Step 4: Hypothesis Testing

• Design experiments specifically targeting contradictions

• Test boundary conditions between contradictory results

• Consider biological relevance of in vitro vs. in vivo findings

Case Study Example:
The search results highlight a specific contradiction regarding carbon fixation pathways in T. neutrophilus: "The reductive citric acid cycle was proposed for Thermoproteus neutrophilus" but "genomic analysis revealed a surprising feature... the presence of a 4-hydroxybutyryl-CoA dehydratase gene without the presence of an ATP-citrate lyase gene... indicating a possible functioning of the dicarboxylate/4-hydroxybutyrate cycle" .

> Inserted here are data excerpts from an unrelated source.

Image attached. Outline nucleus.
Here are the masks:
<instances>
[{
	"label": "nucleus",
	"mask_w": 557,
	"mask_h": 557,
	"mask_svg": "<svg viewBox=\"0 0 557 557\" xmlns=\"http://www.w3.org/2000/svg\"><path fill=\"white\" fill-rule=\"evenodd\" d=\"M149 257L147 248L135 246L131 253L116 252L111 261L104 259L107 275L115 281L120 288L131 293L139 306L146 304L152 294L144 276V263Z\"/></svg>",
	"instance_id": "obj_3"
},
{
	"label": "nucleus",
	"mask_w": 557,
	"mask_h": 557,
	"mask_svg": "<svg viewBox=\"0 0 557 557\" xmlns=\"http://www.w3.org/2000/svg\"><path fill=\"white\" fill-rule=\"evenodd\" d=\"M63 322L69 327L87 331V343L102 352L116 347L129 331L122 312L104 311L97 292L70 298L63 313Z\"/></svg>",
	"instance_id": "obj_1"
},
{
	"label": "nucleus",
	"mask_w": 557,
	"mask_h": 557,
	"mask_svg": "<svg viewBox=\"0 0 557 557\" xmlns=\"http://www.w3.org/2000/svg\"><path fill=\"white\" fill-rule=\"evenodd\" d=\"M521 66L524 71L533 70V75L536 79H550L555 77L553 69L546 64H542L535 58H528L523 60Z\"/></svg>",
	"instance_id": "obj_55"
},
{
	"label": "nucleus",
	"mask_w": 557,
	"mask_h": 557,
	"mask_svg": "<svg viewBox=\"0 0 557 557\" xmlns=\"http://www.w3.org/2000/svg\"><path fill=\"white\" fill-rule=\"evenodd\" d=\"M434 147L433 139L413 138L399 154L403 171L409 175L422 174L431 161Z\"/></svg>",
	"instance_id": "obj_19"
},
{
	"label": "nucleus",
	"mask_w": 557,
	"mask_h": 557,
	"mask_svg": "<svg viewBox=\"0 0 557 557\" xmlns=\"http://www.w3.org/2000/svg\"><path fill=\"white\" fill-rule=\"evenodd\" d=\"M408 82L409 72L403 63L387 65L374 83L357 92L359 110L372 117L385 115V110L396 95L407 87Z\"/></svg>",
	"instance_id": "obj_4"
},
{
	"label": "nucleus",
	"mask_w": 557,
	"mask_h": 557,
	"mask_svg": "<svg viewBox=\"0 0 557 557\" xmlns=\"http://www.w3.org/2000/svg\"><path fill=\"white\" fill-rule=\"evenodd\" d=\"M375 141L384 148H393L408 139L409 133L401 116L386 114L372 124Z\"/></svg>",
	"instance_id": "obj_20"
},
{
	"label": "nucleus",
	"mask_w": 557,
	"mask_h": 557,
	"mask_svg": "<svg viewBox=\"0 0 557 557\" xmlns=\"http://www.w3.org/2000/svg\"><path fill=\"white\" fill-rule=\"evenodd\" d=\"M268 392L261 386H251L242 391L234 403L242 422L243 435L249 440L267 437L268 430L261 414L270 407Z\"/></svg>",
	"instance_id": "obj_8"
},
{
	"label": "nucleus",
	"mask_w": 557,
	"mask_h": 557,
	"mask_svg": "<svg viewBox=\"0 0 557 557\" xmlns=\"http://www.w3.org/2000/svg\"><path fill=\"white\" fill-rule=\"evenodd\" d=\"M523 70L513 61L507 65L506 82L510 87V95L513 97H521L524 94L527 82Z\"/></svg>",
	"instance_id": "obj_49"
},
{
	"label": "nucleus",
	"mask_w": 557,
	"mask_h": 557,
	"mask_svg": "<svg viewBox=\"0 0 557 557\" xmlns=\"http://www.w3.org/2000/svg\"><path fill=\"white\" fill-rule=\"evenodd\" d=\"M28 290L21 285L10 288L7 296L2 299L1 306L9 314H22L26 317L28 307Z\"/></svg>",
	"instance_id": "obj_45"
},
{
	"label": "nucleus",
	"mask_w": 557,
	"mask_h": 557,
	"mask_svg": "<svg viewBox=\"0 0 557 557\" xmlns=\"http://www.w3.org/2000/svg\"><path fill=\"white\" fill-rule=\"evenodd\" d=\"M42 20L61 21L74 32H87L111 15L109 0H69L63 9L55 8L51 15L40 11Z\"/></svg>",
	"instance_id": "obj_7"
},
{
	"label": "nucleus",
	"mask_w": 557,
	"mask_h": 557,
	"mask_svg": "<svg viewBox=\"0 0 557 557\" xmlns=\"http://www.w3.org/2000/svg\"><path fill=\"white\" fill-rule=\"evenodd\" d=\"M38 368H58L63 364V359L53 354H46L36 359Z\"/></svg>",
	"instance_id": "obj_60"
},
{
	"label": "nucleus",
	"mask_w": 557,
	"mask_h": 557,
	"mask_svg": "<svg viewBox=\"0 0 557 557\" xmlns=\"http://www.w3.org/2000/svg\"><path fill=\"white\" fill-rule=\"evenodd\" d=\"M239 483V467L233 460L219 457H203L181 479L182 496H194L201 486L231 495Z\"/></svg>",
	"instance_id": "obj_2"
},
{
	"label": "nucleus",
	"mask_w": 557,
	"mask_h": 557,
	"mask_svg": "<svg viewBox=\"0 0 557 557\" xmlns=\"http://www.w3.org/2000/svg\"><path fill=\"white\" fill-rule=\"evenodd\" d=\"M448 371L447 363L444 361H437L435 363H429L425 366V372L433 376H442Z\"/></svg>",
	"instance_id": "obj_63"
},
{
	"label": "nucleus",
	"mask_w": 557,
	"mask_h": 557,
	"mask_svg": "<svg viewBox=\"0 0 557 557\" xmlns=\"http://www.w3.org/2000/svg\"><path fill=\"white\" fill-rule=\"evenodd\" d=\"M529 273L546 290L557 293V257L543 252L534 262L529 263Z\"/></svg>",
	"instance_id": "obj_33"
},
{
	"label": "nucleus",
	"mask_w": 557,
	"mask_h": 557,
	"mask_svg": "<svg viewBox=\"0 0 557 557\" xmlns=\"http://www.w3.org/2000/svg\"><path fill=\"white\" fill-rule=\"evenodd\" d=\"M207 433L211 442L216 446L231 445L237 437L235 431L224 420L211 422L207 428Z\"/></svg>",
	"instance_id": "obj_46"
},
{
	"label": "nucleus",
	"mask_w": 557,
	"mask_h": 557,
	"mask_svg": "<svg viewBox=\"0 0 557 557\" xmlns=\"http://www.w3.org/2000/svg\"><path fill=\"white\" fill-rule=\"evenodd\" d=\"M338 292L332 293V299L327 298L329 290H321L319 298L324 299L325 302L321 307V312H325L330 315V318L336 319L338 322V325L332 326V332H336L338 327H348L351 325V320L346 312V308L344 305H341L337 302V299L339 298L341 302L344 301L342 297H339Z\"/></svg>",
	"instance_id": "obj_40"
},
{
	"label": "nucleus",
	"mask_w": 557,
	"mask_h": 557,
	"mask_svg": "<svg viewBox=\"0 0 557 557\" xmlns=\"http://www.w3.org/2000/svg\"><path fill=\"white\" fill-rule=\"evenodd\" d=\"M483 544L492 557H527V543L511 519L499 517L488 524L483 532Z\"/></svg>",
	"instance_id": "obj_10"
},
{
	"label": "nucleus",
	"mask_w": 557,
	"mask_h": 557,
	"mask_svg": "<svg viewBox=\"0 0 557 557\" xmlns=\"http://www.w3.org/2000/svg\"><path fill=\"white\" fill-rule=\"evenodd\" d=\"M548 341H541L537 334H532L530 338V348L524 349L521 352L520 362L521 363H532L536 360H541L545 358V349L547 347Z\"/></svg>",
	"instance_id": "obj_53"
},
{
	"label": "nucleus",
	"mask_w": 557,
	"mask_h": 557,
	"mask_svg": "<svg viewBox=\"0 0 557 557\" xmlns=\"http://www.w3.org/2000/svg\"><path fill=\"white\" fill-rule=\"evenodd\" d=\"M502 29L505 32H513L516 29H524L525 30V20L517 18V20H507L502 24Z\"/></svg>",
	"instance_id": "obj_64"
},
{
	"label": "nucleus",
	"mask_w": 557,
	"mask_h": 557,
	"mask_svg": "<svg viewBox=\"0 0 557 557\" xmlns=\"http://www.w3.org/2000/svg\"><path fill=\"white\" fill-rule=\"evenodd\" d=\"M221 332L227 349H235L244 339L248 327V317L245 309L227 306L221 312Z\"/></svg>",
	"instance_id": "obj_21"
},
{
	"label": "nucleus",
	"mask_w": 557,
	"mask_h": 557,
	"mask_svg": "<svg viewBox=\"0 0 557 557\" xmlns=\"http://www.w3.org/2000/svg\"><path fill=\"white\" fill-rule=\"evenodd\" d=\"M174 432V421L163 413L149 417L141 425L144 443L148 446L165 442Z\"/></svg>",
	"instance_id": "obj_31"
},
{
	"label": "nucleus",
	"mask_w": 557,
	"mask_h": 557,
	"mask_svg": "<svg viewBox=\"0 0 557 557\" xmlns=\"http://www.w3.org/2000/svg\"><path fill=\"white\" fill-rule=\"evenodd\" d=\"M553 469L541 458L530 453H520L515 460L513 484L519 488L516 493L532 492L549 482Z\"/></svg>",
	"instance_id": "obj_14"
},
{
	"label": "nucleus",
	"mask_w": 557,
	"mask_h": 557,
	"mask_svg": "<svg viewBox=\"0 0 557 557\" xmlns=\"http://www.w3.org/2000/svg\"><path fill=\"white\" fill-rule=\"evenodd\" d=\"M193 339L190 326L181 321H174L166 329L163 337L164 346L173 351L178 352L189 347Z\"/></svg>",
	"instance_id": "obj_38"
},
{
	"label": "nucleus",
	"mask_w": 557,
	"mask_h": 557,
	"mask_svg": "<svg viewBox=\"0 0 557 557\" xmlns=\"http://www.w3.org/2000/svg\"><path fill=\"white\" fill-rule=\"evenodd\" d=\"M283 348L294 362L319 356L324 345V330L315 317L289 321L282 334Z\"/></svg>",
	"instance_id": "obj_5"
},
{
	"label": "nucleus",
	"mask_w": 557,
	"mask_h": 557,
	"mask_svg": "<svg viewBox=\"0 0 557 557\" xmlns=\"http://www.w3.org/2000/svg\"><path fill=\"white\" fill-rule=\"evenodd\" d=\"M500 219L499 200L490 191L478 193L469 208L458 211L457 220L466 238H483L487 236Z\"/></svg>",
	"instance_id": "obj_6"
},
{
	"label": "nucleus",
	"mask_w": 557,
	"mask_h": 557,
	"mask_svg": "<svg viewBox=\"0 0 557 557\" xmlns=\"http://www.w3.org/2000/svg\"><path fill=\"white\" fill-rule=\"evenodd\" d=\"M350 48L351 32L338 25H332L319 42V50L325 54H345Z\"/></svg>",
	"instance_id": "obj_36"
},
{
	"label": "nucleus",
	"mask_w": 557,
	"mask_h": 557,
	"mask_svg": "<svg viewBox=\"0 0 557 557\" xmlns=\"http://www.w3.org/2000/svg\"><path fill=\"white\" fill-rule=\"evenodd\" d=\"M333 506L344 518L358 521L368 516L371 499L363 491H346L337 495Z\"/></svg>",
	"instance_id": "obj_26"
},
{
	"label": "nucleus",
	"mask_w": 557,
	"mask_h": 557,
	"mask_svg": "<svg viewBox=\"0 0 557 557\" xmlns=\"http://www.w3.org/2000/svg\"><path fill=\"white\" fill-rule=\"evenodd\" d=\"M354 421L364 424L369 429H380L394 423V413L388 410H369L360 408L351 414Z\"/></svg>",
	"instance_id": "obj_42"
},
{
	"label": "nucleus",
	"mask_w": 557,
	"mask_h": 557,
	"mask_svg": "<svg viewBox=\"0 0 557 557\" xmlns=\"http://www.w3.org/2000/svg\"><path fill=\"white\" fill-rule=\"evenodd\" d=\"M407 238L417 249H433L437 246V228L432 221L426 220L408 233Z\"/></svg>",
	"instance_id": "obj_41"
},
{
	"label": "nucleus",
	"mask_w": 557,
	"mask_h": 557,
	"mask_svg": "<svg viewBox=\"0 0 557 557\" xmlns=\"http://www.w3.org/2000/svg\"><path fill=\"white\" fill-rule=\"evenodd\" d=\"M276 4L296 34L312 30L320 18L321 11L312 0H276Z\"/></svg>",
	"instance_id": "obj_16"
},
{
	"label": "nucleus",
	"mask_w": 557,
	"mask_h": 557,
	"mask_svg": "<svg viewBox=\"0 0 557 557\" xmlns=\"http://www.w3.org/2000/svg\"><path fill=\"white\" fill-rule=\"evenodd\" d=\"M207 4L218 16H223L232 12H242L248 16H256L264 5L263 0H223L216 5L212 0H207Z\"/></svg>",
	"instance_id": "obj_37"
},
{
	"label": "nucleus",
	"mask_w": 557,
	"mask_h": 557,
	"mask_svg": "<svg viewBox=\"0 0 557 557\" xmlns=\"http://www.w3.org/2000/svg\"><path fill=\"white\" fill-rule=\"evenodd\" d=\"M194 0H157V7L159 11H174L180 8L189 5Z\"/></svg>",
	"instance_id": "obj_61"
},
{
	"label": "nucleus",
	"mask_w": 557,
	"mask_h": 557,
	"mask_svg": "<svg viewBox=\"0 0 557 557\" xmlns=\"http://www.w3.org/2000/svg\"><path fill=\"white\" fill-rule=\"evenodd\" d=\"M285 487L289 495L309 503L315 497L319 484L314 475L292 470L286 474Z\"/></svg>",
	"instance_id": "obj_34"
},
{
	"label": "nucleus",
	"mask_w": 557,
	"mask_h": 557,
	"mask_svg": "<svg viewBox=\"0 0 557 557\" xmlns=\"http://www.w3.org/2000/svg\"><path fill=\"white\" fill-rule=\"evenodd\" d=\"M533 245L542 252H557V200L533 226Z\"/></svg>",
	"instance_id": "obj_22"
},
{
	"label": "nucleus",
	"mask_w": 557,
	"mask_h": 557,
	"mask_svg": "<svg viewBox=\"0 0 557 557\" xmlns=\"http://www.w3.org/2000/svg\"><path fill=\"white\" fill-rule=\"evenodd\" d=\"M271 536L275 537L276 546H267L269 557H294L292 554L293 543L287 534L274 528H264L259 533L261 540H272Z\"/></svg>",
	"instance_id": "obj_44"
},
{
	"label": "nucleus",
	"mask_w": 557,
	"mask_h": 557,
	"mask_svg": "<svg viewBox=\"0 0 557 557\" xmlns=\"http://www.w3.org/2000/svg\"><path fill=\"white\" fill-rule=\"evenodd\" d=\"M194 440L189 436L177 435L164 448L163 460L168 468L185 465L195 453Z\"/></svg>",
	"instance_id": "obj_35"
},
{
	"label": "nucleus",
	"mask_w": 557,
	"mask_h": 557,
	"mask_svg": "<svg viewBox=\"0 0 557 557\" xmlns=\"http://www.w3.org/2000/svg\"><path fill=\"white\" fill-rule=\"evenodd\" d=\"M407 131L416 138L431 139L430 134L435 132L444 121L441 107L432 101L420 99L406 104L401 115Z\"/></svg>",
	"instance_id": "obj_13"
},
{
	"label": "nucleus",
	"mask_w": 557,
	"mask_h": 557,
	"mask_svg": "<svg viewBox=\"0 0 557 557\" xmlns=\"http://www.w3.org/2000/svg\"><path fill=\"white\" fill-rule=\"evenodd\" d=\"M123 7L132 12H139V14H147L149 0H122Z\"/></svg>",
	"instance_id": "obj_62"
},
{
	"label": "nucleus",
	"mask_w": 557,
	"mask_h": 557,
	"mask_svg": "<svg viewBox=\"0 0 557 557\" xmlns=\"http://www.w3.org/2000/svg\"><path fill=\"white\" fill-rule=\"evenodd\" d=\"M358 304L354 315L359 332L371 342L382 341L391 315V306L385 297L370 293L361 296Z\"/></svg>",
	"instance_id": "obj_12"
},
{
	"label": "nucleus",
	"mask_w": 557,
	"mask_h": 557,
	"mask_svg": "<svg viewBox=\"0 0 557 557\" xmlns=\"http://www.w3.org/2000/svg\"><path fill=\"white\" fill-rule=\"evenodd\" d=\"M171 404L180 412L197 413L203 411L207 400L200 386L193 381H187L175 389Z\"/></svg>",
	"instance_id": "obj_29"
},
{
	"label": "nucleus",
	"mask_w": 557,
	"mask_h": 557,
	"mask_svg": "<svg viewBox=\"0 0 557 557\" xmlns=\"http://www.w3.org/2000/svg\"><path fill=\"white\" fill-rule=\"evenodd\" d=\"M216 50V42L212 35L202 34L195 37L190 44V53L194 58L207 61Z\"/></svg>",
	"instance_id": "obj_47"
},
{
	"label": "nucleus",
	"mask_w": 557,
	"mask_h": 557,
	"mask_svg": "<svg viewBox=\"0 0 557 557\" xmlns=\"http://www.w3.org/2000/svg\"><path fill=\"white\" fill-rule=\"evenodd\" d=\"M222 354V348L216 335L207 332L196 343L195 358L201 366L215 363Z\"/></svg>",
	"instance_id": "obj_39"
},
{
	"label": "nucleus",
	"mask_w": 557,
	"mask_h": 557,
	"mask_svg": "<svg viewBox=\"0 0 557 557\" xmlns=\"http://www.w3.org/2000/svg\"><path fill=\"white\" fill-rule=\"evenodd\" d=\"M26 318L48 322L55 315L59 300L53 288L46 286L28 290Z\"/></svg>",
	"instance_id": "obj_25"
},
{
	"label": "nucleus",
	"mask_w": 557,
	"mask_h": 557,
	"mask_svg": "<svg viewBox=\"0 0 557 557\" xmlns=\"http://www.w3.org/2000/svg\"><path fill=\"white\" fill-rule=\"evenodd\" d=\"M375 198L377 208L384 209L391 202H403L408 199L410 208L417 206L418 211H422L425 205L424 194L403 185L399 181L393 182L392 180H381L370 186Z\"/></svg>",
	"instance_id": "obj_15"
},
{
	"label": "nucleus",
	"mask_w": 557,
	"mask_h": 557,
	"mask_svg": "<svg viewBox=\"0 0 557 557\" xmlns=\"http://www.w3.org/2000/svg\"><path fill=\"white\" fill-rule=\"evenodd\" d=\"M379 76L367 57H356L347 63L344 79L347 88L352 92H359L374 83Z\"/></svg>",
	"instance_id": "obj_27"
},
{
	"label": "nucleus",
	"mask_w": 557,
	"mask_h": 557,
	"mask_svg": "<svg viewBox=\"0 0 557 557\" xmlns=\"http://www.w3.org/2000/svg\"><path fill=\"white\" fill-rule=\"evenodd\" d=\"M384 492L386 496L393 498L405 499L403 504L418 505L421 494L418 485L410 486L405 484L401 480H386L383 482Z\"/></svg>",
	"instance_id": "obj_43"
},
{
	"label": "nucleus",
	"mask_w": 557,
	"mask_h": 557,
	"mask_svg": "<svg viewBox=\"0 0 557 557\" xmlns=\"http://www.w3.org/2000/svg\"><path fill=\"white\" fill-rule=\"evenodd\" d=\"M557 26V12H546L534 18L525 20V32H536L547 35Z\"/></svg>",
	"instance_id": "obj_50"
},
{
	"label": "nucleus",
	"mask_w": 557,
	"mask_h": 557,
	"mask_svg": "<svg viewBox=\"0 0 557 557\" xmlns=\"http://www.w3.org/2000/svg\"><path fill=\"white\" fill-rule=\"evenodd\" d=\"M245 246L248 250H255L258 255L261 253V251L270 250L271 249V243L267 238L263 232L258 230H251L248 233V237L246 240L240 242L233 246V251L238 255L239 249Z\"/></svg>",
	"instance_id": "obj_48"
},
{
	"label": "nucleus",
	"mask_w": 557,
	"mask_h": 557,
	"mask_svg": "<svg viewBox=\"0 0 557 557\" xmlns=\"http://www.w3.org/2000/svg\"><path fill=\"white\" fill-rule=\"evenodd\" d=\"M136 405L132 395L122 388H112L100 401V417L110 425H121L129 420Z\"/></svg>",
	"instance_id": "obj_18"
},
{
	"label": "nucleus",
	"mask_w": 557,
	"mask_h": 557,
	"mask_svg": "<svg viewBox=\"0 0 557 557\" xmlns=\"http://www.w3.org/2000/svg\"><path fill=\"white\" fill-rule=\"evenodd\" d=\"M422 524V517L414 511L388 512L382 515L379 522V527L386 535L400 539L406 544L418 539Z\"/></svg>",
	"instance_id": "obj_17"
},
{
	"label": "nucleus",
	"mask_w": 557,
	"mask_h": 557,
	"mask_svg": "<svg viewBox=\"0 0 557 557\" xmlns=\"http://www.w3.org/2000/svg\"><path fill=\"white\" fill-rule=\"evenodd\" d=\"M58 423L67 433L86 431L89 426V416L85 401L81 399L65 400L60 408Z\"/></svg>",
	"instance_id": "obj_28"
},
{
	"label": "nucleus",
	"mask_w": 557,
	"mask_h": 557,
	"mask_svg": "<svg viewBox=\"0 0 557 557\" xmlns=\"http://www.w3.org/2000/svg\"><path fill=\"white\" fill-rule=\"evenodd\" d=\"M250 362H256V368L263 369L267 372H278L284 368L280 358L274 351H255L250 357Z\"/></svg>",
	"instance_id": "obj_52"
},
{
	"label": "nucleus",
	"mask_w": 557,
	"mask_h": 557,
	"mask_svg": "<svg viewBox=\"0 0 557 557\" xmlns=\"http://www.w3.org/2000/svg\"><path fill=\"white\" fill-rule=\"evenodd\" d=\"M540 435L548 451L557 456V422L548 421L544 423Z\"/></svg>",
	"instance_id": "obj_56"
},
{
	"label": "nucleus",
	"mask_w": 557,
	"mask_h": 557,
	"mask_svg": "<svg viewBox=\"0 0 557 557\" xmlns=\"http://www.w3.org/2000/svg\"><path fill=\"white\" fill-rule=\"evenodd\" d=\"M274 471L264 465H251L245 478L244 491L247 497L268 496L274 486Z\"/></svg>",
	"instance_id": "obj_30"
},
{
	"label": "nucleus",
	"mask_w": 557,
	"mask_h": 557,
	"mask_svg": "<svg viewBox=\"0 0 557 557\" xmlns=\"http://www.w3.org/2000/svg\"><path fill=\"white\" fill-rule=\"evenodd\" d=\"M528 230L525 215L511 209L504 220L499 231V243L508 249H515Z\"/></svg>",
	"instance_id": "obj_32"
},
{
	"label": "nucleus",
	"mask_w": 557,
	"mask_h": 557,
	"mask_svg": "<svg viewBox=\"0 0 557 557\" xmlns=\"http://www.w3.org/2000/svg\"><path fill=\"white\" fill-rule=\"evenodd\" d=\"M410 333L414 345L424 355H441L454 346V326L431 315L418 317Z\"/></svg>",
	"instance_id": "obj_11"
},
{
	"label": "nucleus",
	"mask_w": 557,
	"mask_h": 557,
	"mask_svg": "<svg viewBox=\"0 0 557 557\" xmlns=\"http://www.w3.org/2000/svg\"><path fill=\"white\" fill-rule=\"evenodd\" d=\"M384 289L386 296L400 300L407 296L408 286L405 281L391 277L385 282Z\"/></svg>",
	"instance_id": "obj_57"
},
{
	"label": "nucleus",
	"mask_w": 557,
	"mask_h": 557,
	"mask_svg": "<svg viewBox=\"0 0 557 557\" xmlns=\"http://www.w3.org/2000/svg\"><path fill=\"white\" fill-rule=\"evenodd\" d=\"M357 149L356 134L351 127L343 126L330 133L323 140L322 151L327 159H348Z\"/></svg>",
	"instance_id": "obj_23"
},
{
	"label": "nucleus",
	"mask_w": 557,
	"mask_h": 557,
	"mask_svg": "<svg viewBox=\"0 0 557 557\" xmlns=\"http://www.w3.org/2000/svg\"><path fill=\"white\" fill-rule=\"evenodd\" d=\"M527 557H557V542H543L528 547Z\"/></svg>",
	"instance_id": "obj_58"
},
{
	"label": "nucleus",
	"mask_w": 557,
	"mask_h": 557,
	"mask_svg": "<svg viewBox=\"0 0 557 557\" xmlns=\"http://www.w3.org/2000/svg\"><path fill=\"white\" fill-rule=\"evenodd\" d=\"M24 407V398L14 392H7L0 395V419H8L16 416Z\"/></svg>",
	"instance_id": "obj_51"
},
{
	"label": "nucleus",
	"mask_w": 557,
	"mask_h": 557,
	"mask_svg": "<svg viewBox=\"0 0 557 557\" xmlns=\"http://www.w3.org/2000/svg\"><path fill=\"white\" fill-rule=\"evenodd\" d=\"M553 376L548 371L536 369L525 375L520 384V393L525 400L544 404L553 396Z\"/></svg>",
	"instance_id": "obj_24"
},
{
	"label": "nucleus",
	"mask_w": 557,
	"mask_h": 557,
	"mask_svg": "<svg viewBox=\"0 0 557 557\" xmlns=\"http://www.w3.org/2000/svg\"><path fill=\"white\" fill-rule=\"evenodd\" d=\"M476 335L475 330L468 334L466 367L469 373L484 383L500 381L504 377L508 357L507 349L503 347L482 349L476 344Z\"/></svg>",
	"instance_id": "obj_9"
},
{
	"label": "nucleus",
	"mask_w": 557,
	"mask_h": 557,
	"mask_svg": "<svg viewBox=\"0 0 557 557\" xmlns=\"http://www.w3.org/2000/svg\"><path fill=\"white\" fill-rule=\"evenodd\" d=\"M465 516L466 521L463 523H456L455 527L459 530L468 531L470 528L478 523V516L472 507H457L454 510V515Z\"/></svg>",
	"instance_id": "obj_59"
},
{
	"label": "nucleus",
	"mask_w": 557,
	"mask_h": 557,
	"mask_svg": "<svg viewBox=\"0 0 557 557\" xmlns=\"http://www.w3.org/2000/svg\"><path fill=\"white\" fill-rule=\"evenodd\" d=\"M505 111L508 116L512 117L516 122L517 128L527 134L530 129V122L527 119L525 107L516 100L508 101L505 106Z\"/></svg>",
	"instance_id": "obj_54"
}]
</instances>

This contradiction was resolved through multiple lines of evidence:

• Activity measurements of key enzymes

• Incorporation studies with labeled substrates

• Genomic analysis identifying pathway-specific genes

• Comparative analysis with related species

What analytical methods are most reliable for confirming successful tRNA pseudouridylation?

Reliable confirmation of successful tRNA pseudouridylation requires complementary analytical approaches:

Method 1: Nucleoside Analysis by LC-MS/MS

• Procedure: Enzymatically digest tRNA to nucleosides, separate by HPLC, identify by mass spectrometry

• Advantages: Direct detection of pseudouridine, quantitative analysis possible

• Limitations: Requires specialized equipment, doesn't provide position information

• Controls: Compare with unmodified tRNA digests as negative control

Method 2: Site-Specific Detection by Primer Extension

• Procedure: Treat RNA with CMC (N-cyclohexyl-N'-(2-morpholinoethyl)carbodiimide), which specifically modifies pseudouridine and blocks reverse transcriptase

• Advantages: Provides exact position of modification, can be multiplexed

• Limitations: Indirect detection, potential for artifacts

• Controls: Include untreated RNA and known pseudouridine-containing standards

Method 3: Thin-Layer Chromatography (TLC)

• Procedure: "Digest modified tRNA with nuclease P1, and analyze resulting digested products by 2D–TLC. Autoradiographies of the TLC plates revealed the presence of a radiolabeled spot corresponding to pm¹Ψ"

• Advantages: Well-established technique, can distinguish between different modifications

• Limitations: Requires radiolabeling, lower sensitivity than mass spectrometry

• Controls: Include standards for pseudouridine and uridine

Method 4: Nearest Neighbor Analysis

• Procedure: "RNase T2 digestion on radiolabeled tRNA samples confirmed the presence of m¹Ψp only in the tRNA Trp incubated with both Pus10 and TrmY"

• Advantages: Provides sequence context information

• Limitations: Complex procedure, requires specific radiolabeling

• Controls: Include known sequence contexts as standards

Method 5: Absorbance Spectroscopy

• Procedure: Monitor UV spectrum changes (pseudouridine has distinct absorbance properties)

• Advantages: Non-destructive, can be performed in real-time

• Limitations: Less specific than other methods, affected by other modifications

• Controls: Compare with unmodified tRNA and synthetic pseudouridine standards

For comprehensive confirmation, researchers should employ at least two complementary methods, ideally combining a direct detection method (LC-MS/MS) with a position-specific technique (primer extension or nearest neighbor analysis).